Wenn einem die Bilder fehlen

Die Nachrichtenwelt, mit all ihren Schlagzeilen, Bilderstrecken und Newstickern, dringt nur selten zu mir durch. Manchmal knoepfe ich mir drei Tage alte Zeitungen vor, manchmal stecke ich meine Nase in das ein oder andere Magazin. Vom Amoklauf in Winnenden habe ich mit zweitaetiger Verzoegerung erfahren. Es ist kein bewusster Medienentzug, keine aufrechte Antihaltung. Eher Zeitmangel und Desinteresse an all den bunt verpackten Horrormeldungen, die einem ins Hirn flattern, wenn man die Tueren sperrangelweit offen stehen laesst. Dieses Mal ist es anders. Der Entzug wird mir dieses Mal aufgezwungen, denn es gibt keine Bilder zur Katastrophe.

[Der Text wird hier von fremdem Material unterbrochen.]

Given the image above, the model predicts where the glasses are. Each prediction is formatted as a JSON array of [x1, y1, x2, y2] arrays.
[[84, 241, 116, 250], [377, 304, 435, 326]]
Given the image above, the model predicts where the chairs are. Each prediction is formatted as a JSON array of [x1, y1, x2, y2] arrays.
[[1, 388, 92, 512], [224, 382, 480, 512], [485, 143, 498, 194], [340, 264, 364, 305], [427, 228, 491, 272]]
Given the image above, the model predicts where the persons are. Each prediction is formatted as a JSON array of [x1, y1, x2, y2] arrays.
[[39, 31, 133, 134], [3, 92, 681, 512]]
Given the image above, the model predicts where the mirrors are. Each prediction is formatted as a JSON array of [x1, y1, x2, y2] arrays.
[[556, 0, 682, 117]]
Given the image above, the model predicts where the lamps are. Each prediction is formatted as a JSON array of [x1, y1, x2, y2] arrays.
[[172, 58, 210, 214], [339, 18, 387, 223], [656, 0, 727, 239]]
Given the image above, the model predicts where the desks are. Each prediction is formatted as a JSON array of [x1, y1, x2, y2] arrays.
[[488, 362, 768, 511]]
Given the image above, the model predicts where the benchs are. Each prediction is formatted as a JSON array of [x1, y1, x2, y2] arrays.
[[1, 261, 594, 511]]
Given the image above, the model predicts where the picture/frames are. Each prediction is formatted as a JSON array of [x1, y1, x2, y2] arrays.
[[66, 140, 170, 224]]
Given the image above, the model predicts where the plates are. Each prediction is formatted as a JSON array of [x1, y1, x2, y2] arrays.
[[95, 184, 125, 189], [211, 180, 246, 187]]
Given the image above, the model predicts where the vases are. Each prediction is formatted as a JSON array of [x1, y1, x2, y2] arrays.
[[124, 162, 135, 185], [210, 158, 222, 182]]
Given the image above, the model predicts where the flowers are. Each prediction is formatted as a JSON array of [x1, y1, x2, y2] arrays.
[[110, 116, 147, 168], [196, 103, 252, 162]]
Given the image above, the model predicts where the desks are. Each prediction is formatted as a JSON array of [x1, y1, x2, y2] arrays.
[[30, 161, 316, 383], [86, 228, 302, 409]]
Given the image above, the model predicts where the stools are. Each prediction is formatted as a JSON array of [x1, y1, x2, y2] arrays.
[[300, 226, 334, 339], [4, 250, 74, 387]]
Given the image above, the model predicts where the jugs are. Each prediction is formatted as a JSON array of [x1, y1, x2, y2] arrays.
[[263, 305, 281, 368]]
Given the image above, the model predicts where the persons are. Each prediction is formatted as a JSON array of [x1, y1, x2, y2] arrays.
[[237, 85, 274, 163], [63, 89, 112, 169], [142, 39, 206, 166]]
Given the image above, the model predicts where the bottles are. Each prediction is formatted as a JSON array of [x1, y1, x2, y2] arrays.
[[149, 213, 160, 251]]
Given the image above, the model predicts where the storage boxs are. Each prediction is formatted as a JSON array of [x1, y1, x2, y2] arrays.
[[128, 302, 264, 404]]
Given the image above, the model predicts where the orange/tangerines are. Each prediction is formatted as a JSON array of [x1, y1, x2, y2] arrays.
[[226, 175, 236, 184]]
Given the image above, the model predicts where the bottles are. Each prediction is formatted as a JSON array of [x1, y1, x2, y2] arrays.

Nun ist es ja nicht so, dass wir bei jedem Flugzeugabsturz Bilder von verkohlten Leichen anschauen. Aber Abbildungen von zerstoerten Maschinen reichen meist aus, um sich vorstellen zu koennen, was mit den Menschen passiert ist. Bei der Katastrophe, die sich im Atlantik ereignet hat, standen der Berichterstattung nur Worte zur Verfuegung. Ausser filmtitelaehnlichen Wendungen wie >Verschwunden< oder >Verschluckt< gibt es bisher anscheinend nichts Nennenswertes zu berichten. Die Gier nach Bildern laesst sich nicht durch Worte stillen. Was tun? Dann muessen eben Bilder der Opfern her [vor dem Absturz]. Die BILD zum Beispiel bringt eine Fotostrecke ueber >Die deutsche Familie aus dem Todesjet<. Auch ein paar Semi-prominente und Manager waren an Bord. So muessen grobkoernige Hochzeitsbilder herhalten, um dem was passiert ist, ein Gesicht zu geben. Ich frage mich, wie die Angehoerigen der Opfer mit so einer Situation umgehen. Gehoert die Medienberichterstattung heute nicht zur Bewaeltigung solcher Ungluecke? Was passiert, wenn der >normale< Ablauf gestoert wird?